Foncez, ne baissez pas les bras, ça vaut la peine. On veut toutes le meilleur pour nos enfants et je suis convaincue que c’est l’une des choses les plus faciles à faire. Entourez-vous des bonnes personnes pour réussir votre allaitement, ne vous laissez pas perturber par des messages déstabilisants ou négatifs. Écoutez votre corps et votre bébé, faites-vous confiance et dites-vous que la magie de l’allaitement vous récompensera. Les moments de partage avec vos enfants pendant l’allaitement n’ont pas d’égal.
Et faites confiance à la nature, le corps s’adapte ! Quand on arrête de tirer le corps régule… c’est incroyable à entendre mais vrai…

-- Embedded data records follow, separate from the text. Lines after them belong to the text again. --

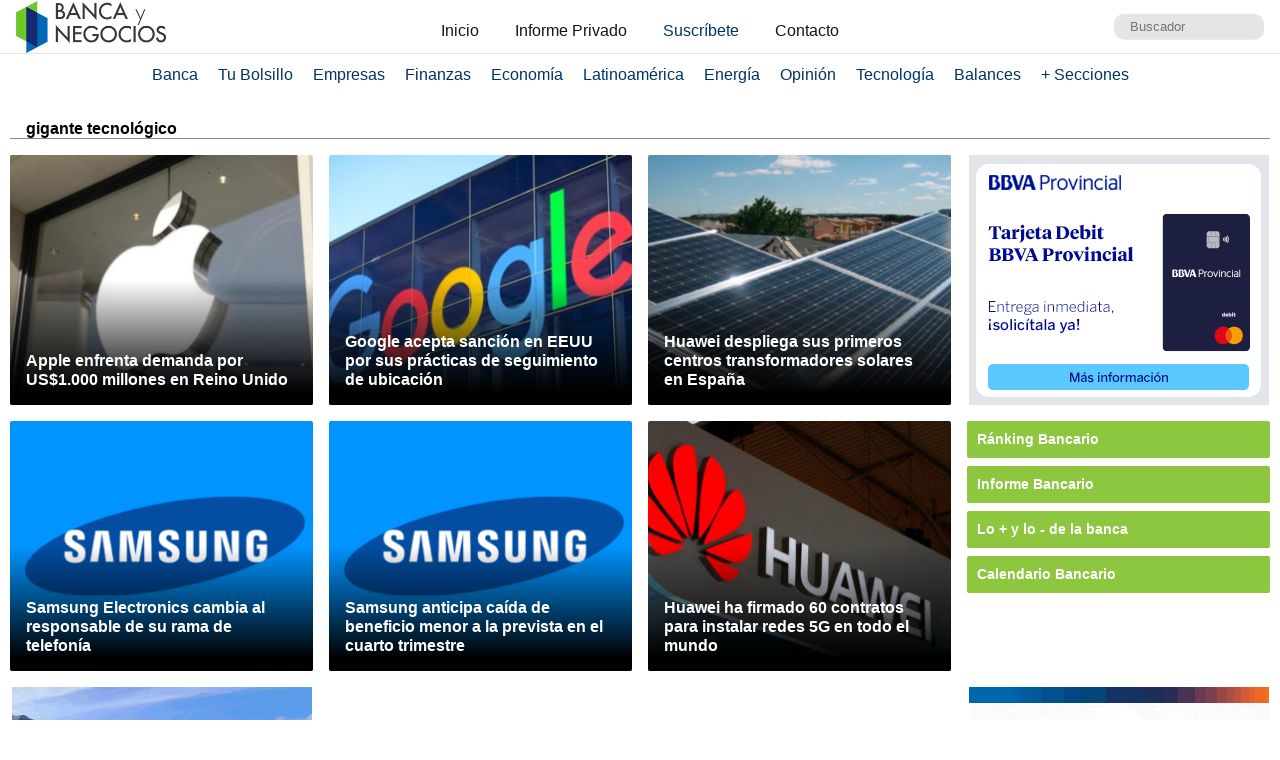

--- FILE ---
content_type: text/html; charset=UTF-8
request_url: https://www.bancaynegocios.com/get-articulos-mas-leidos/
body_size: 579
content:
<div class="list-items "> <article> <header> <h2 class="post-title"> <a href="https://www.bancaynegocios.com/reuters-dos-empresas-petroleras-europeas-solicitaron-licencias-a-eeuu-para-exportar-petroleo-venezolano/"> Reuters: Dos empresas petroleras europeas solicitaron licencias a EEUU para exportar petróleo venezolano </a> </h2> </header> </article> <article> <header> <h2 class="post-title"> <a href="https://www.bancaynegocios.com/delcy-rodriguez-ingresos-por-acuerdos-energeticos-con-ee-uu-iran-a-dos-fondos-de-proteccion-social-e-infraestructura/"> Delcy Rodríguez: ingresos por acuerdos energéticos con EE.UU. irán a dos fondos de protección social e infraestructura </a> </h2> </header> </article> <article> <header> <h2 class="post-title"> <a href="https://www.bancaynegocios.com/reuters-presidenta-del-fmi-dice-que-estan-listos-para-ayudar-a-venezuela-cuando-los-accionistas-den-el-visto-bueno/"> Reuters: presidenta del FMI dice que están listos para ayudar a Venezuela cuando los accionistas den el visto bueno </a> </h2> </header> </article> <article> <header> <h2 class="post-title"> <a href="https://www.bancaynegocios.com/aumento-25-porciento-en-bolivares-pagan-bono-contra-la-guerra-economica-de-enero-a-empleados-publicos/"> Aumentó 25% en bolívares: Pagan bono «Contra la Guerra Económica» de enero a empleados públicos </a> </h2> </header> </article> <article> <header> <h2 class="post-title"> <a href="https://www.bancaynegocios.com/bloomberg-china-busca-garantias-sobre-sus-prestamos-en-venezuela/"> Bloomberg: China busca garantías sobre sus préstamos en Venezuela </a> </h2> </header> </article> </div><div class="list-items hide"> <article> <header> <h2 class="post-title"> <a href="https://www.bancaynegocios.com/reuters-dos-empresas-petroleras-europeas-solicitaron-licencias-a-eeuu-para-exportar-petroleo-venezolano/"> Reuters: Dos empresas petroleras europeas solicitaron licencias a EEUU para exportar petróleo venezolano </a> </h2> </header> </article> <article> <header> <h2 class="post-title"> <a href="https://www.bancaynegocios.com/delcy-rodriguez-ingresos-por-acuerdos-energeticos-con-ee-uu-iran-a-dos-fondos-de-proteccion-social-e-infraestructura/"> Delcy Rodríguez: ingresos por acuerdos energéticos con EE.UU. irán a dos fondos de protección social e infraestructura </a> </h2> </header> </article> <article> <header> <h2 class="post-title"> <a href="https://www.bancaynegocios.com/reuters-presidenta-del-fmi-dice-que-estan-listos-para-ayudar-a-venezuela-cuando-los-accionistas-den-el-visto-bueno/"> Reuters: presidenta del FMI dice que están listos para ayudar a Venezuela cuando los accionistas den el visto bueno </a> </h2> </header> </article> <article> <header> <h2 class="post-title"> <a href="https://www.bancaynegocios.com/bloomberg-china-busca-garantias-sobre-sus-prestamos-en-venezuela/"> Bloomberg: China busca garantías sobre sus préstamos en Venezuela </a> </h2> </header> </article> <article> <header> <h2 class="post-title"> <a href="https://www.bancaynegocios.com/aumento-25-porciento-en-bolivares-pagan-bono-contra-la-guerra-economica-de-enero-a-empleados-publicos/"> Aumentó 25% en bolívares: Pagan bono «Contra la Guerra Económica» de enero a empleados públicos </a> </h2> </header> </article> </div><div class="list-items hide"> <article> <header> <h2 class="post-title"> <a href="https://www.bancaynegocios.com/reuters-dos-empresas-petroleras-europeas-solicitaron-licencias-a-eeuu-para-exportar-petroleo-venezolano/"> Reuters: Dos empresas petroleras europeas solicitaron licencias a EEUU para exportar petróleo venezolano </a> </h2> </header> </article> <article> <header> <h2 class="post-title"> <a href="https://www.bancaynegocios.com/delcy-rodriguez-ingresos-por-acuerdos-energeticos-con-ee-uu-iran-a-dos-fondos-de-proteccion-social-e-infraestructura/"> Delcy Rodríguez: ingresos por acuerdos energéticos con EE.UU. irán a dos fondos de protección social e infraestructura </a> </h2> </header> </article> <article> <header> <h2 class="post-title"> <a href="https://www.bancaynegocios.com/reuters-presidenta-del-fmi-dice-que-estan-listos-para-ayudar-a-venezuela-cuando-los-accionistas-den-el-visto-bueno/"> Reuters: presidenta del FMI dice que están listos para ayudar a Venezuela cuando los accionistas den el visto bueno </a> </h2> </header> </article> <article> <header> <h2 class="post-title"> <a href="https://www.bancaynegocios.com/aumento-25-porciento-en-bolivares-pagan-bono-contra-la-guerra-economica-de-enero-a-empleados-publicos/"> Aumentó 25% en bolívares: Pagan bono «Contra la Guerra Económica» de enero a empleados públicos </a> </h2> </header> </article> <article> <header> <h2 class="post-title"> <a href="https://www.bancaynegocios.com/bloomberg-china-busca-garantias-sobre-sus-prestamos-en-venezuela/"> Bloomberg: China busca garantías sobre sus préstamos en Venezuela </a> </h2> </header> </article> </div>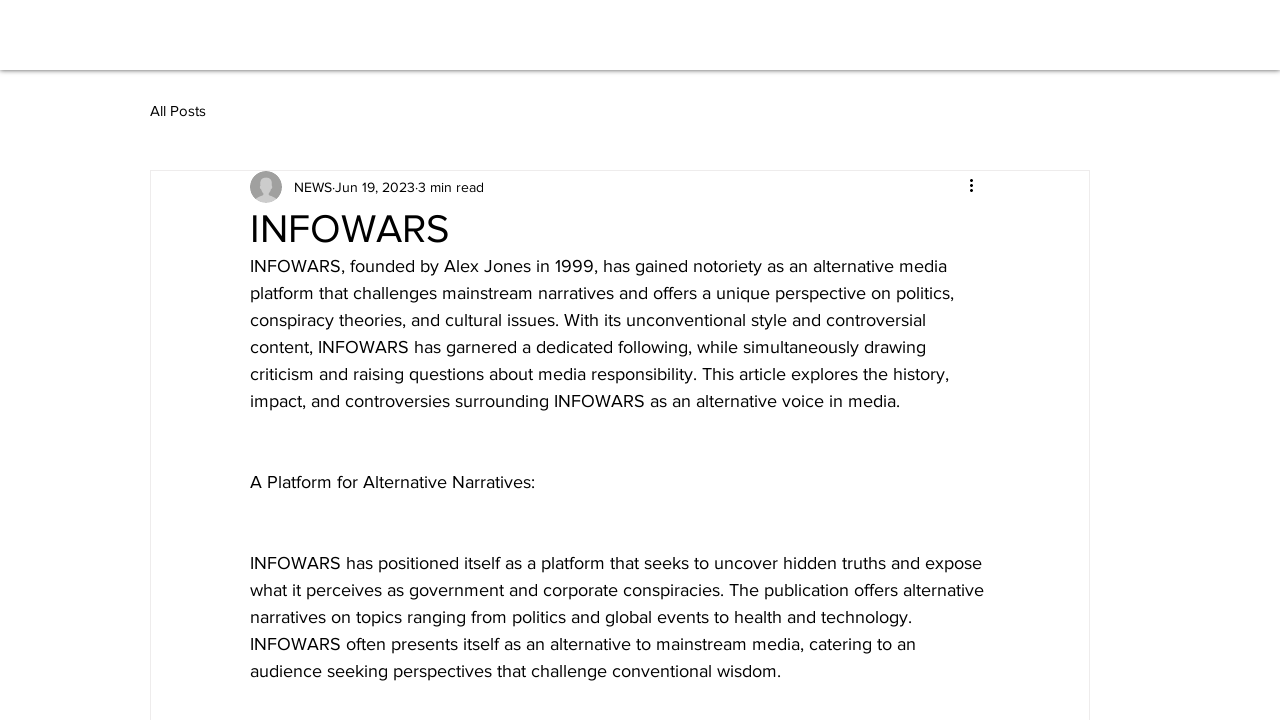

--- FILE ---
content_type: text/html; charset=utf-8
request_url: https://www.google.com/recaptcha/api2/aframe
body_size: 259
content:
<!DOCTYPE HTML><html><head><meta http-equiv="content-type" content="text/html; charset=UTF-8"></head><body><script nonce="ChQYKRJSP_SAUIprAjhwfg">/** Anti-fraud and anti-abuse applications only. See google.com/recaptcha */ try{var clients={'sodar':'https://pagead2.googlesyndication.com/pagead/sodar?'};window.addEventListener("message",function(a){try{if(a.source===window.parent){var b=JSON.parse(a.data);var c=clients[b['id']];if(c){var d=document.createElement('img');d.src=c+b['params']+'&rc='+(localStorage.getItem("rc::a")?sessionStorage.getItem("rc::b"):"");window.document.body.appendChild(d);sessionStorage.setItem("rc::e",parseInt(sessionStorage.getItem("rc::e")||0)+1);localStorage.setItem("rc::h",'1768801746789');}}}catch(b){}});window.parent.postMessage("_grecaptcha_ready", "*");}catch(b){}</script></body></html>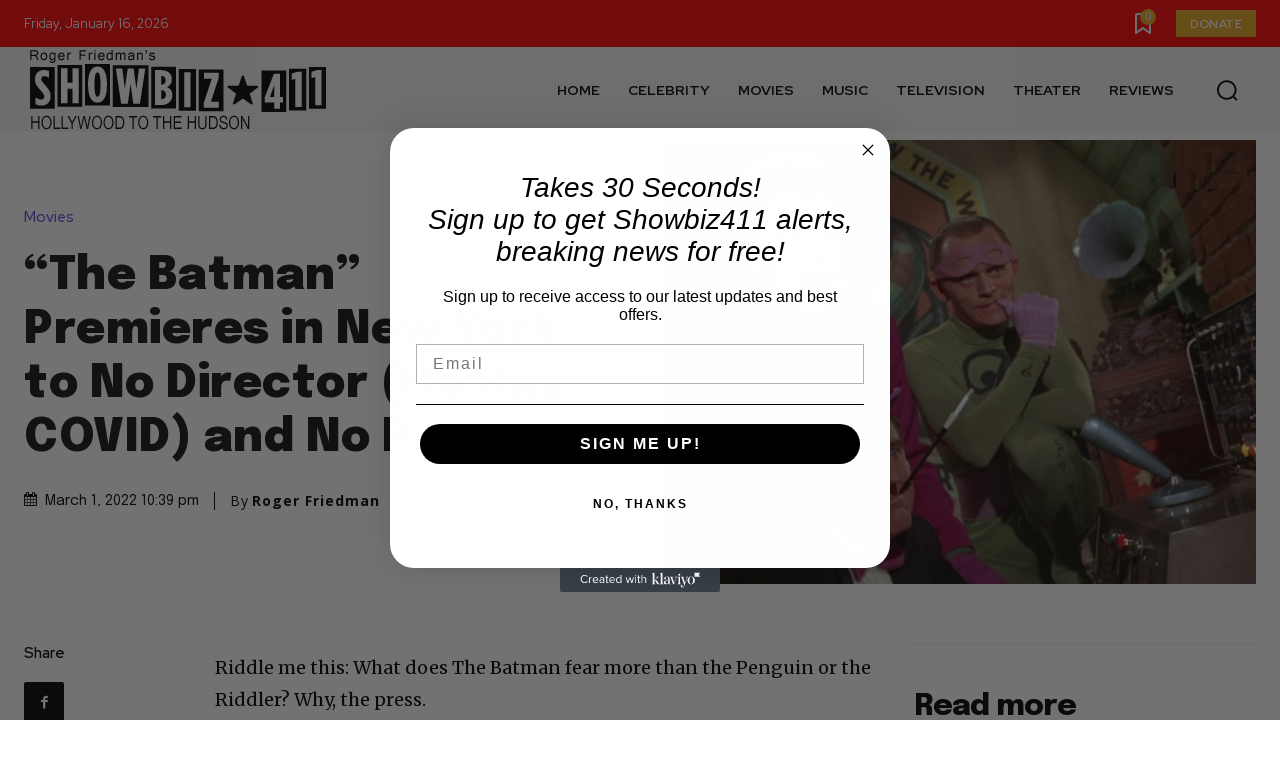

--- FILE ---
content_type: text/html; charset=utf-8
request_url: https://www.google.com/recaptcha/api2/aframe
body_size: 266
content:
<!DOCTYPE HTML><html><head><meta http-equiv="content-type" content="text/html; charset=UTF-8"></head><body><script nonce="quKMfaUy8odjCS2yaMgluQ">/** Anti-fraud and anti-abuse applications only. See google.com/recaptcha */ try{var clients={'sodar':'https://pagead2.googlesyndication.com/pagead/sodar?'};window.addEventListener("message",function(a){try{if(a.source===window.parent){var b=JSON.parse(a.data);var c=clients[b['id']];if(c){var d=document.createElement('img');d.src=c+b['params']+'&rc='+(localStorage.getItem("rc::a")?sessionStorage.getItem("rc::b"):"");window.document.body.appendChild(d);sessionStorage.setItem("rc::e",parseInt(sessionStorage.getItem("rc::e")||0)+1);localStorage.setItem("rc::h",'1768550193381');}}}catch(b){}});window.parent.postMessage("_grecaptcha_ready", "*");}catch(b){}</script></body></html>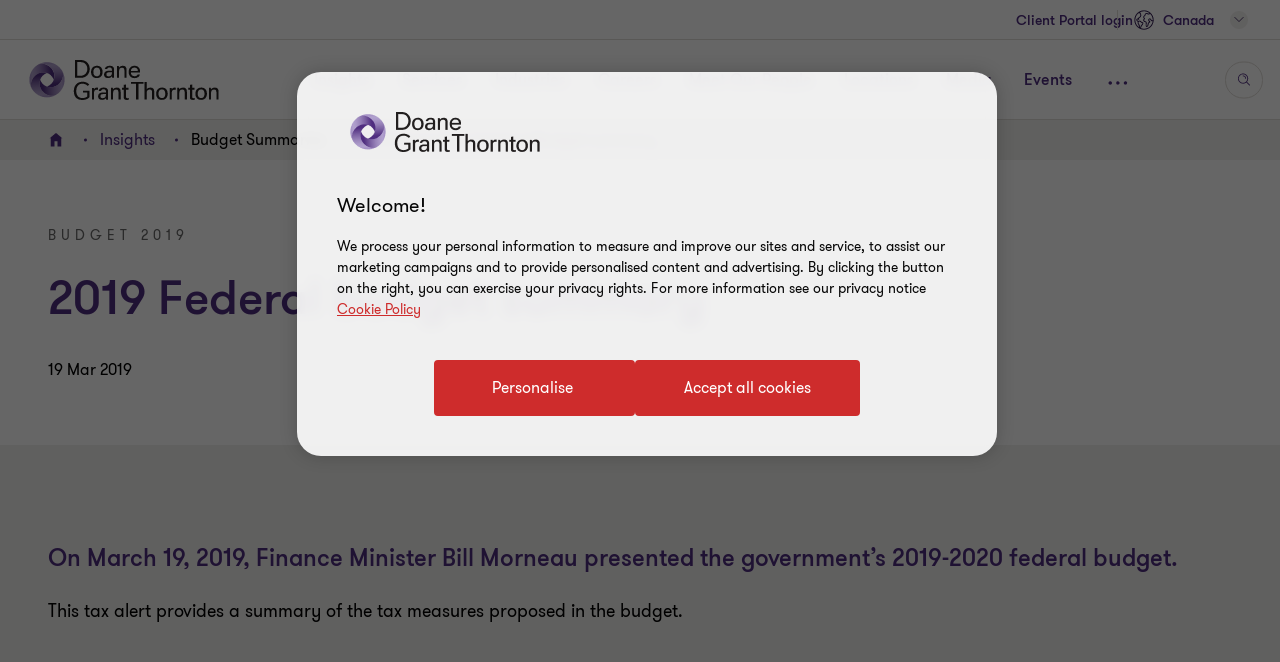

--- FILE ---
content_type: text/css
request_url: https://www.doanegrantthornton.ca/dist/v2/css-v2/component/wide-window-rich-text-block.css?v=3184.0.0.0
body_size: -549
content:
.wide-rich-text-container{background-color:#f2f1ef;padding-left:999em;padding-right:999em;padding-top:32px;padding-bottom:32px;margin-left:-999em;margin-right:-999em;margin-bottom:16px}@media (min-width: 768px){.wide-rich-text-container{margin-bottom:64px}}.t6-page .wide-rich-text-container{background:none}.wide-rich-text-block .title{color:#4f2d7f;margin-bottom:16px;font-size:2.4rem;line-height:150%}.wide-rich-text-block .row-secondary-bg a.btn-secondary-tinymce,.wide-rich-text-block .row-secondary-bg a.btn-primary,.wide-rich-text-block .row-secondary-bg p:last-child{margin-bottom:0}.t3-content .wide-rich-text-container{margin-bottom:0}

/*# sourceMappingURL=wide-window-rich-text-block.css.map */


--- FILE ---
content_type: text/css
request_url: https://www.doanegrantthornton.ca/dist/v2/css-v2/component/related-content-block.css?v=3184.0.0.0
body_size: 192
content:
.related-content-container .category{font-weight:var(--font-weight-semibold)}.related-content-container .category{font-size:2.4rem;line-height:150%;margin:0 0 15px 0}[class*="related-content-block-"] .item-title,[class*="related-content-block-"] .item-subtitle{font-size:1.8rem;line-height:150%;font-weight:var(--font-weight-normal);margin:0 0 15px 0}[class*="related-content-block-"] .item-subtitle{font-size:1.4rem}[class*="related-content-block-"] .item-category,[class*="related-content-block-"] .item-category-text{font-size:var(--gt-body-text--font-size, 1.4rem);line-height:var(--gt-body-text--line-height, 2.2rem);font-weight:var(--gt-body-text--font-weight, var(--font-weight-normal));letter-spacing:0.2em;margin:0 0 15px 0}[class*="related-content-block-"] .item-category a,[class*="related-content-block-"] .item-category-text a{color:inherit;text-decoration:none}@media (hover: none){[class*="related-content-block-"] .item-category a,[class*="related-content-block-"] .item-category-text a{outline:none}}@media (hover: hover){[class*="related-content-block-"] .item-category a,[class*="related-content-block-"] .item-category-text a{cursor:pointer}[class*="related-content-block-"] .item-category a:hover,[class*="related-content-block-"] .item-category-text a:hover,[class*="related-content-block-"] .item-category a:active,[class*="related-content-block-"] .item-category-text a:active,[class*="related-content-block-"] .item-category a:focus-visible,[class*="related-content-block-"] .item-category-text a:focus-visible{color:#ce2c2c}}.related-content-container{padding:96px 0;background-color:#f2f1ef}@media (max-width: 767px){.related-content-container{padding:64px 0}}.related-content-container .category{display:block;margin-top:-25px;margin-right:0;margin-bottom:32px;margin-left:0}.related-content-container .columns{overflow:hidden;position:relative}.related-content-container .columns>.row{display:-ms-flexbox;display:flex;flex-flow:row wrap;align-content:flex-start;flex:0}.related-content-container .columns [class*="col-"]{margin:-1px -1px 32px -1px;display:-ms-flexbox;display:flex}.related-content-container [class*="col-"]{position:relative}@media (max-width: 767px){.related-content-container [class*="col-"]{width:100%}}[class*="related-content-block-"]{background:#fff;height:100%}[class*="related-content-block-"] .item-container{padding:32px}@media (max-width: 767px){[class*="related-content-block-"] .item-container{padding:32px}}[class*="related-content-block-"] .item-title,[class*="related-content-block-"] .item-subtitle,[class*="related-content-block-"] .item-read-more{display:block}[class*="related-content-block-"] .item-category{display:inline-block;color:#666;text-transform:uppercase;margin-bottom:32px;text-decoration:none;width:95%;word-break:break-word;hyphens:auto;transition:color .3s 0s cubic-bezier(0.4, 0, 0.2, 1)}@media (hover: none){[class*="related-content-block-"] .item-category{outline:none}}@media (hover: hover){[class*="related-content-block-"] .item-category{cursor:pointer}[class*="related-content-block-"] .item-category:hover,[class*="related-content-block-"] .item-category:active,[class*="related-content-block-"] .item-category:focus-visible{color:#ce2c2c}}[class*="related-content-block-"] .item-category-text{display:inline-block;color:#666;text-transform:uppercase;margin-bottom:32px;text-decoration:none;width:95%;word-break:break-word;hyphens:auto;transition:color .3s 0s cubic-bezier(0.4, 0, 0.2, 1)}[class*="related-content-block-"] .item-title{color:#000;margin-top:-20px;word-break:break-word;hyphens:auto;width:95%}[class*="related-content-block-"] .item-subtitle{color:#666;margin-bottom:64px;word-break:break-word;hyphens:auto}[class*="related-content-block-"] .article-tile__external-link,[class*="related-content-block-"] .btn-secondary{text-decoration:none;margin-top:-20px;margin-bottom:0}.related-content-block-horizontal{display:-ms-flexbox;display:flex;flex:1 100%;flex-flow:column nowrap;height:auto}.related-content-block-horizontal .article-tile__external-link,.related-content-block-horizontal .btn-secondary{position:absolute;bottom:32px}@media (max-width: 767px){.related-content-block-horizontal .article-tile__external-link,.related-content-block-horizontal .btn-secondary{position:relative;bottom:0}}.related-content-block-vertical{height:auto}.related-content-block-vertical .item-subtitle{margin-bottom:32px}.related-content-block-vertical .related-content-item{margin-bottom:32px}.t44-page .related-content-container,.t43-page .related-content-container{padding-top:64px;padding-bottom:32px}.t44-page .related-content-container h2.category,.t43-page .related-content-container h2.category{margin-top:0}

/*# sourceMappingURL=related-content-block.css.map */
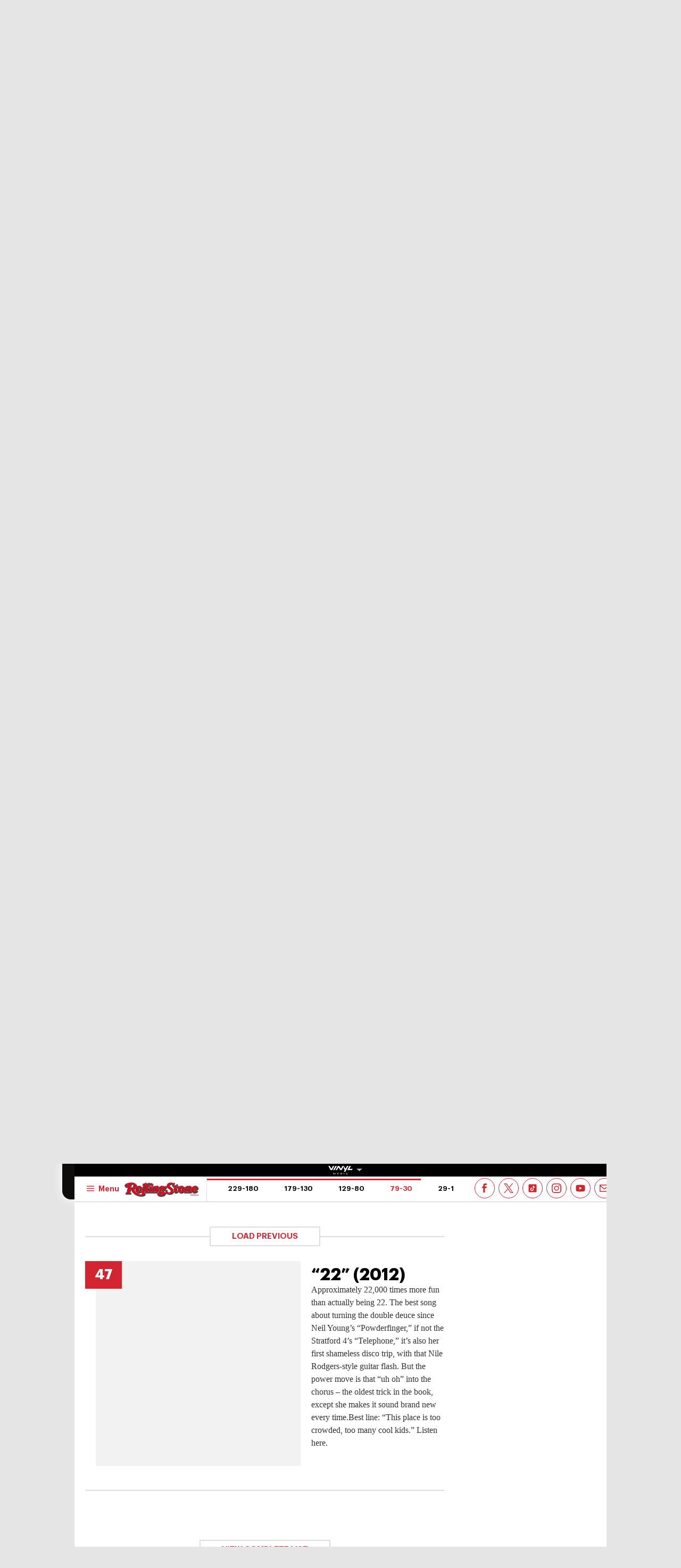

--- FILE ---
content_type: text/html; charset=utf-8
request_url: https://www.google.com/recaptcha/api2/aframe
body_size: 268
content:
<!DOCTYPE HTML><html><head><meta http-equiv="content-type" content="text/html; charset=UTF-8"></head><body><script nonce="OzIkxApWPrVtR6Pm03gcaw">/** Anti-fraud and anti-abuse applications only. See google.com/recaptcha */ try{var clients={'sodar':'https://pagead2.googlesyndication.com/pagead/sodar?'};window.addEventListener("message",function(a){try{if(a.source===window.parent){var b=JSON.parse(a.data);var c=clients[b['id']];if(c){var d=document.createElement('img');d.src=c+b['params']+'&rc='+(localStorage.getItem("rc::a")?sessionStorage.getItem("rc::b"):"");window.document.body.appendChild(d);sessionStorage.setItem("rc::e",parseInt(sessionStorage.getItem("rc::e")||0)+1);localStorage.setItem("rc::h",'1768987300448');}}}catch(b){}});window.parent.postMessage("_grecaptcha_ready", "*");}catch(b){}</script></body></html>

  • Ce serait à refaire, vous referiez le même choix ? 
Tirer son lait demande un minimum d’organisation, mais c’est tout à fait possible. Mon deuxième congé maternité se termine la semaine prochaine je vais donc recommencer les séances de tirage ! Cette fois j’ai constitué mon stock à la maison en faisant un tirage manuel je vais voir si j’adopterai cette méthode au travail ou si je recommencerai au tire-lait.
  • Que changeriez-vous ? 
J’aimerais pouvoir dire que je dois m’absenter 20 min pour tirer mon lait sans gêne… malheureusement je n’ai pas le sentiment que je pourrai le faire sans me sentir jugée. Mais je sens que les choses changent ! Mobilisons-nous pour faire de l’allaitement une banalité.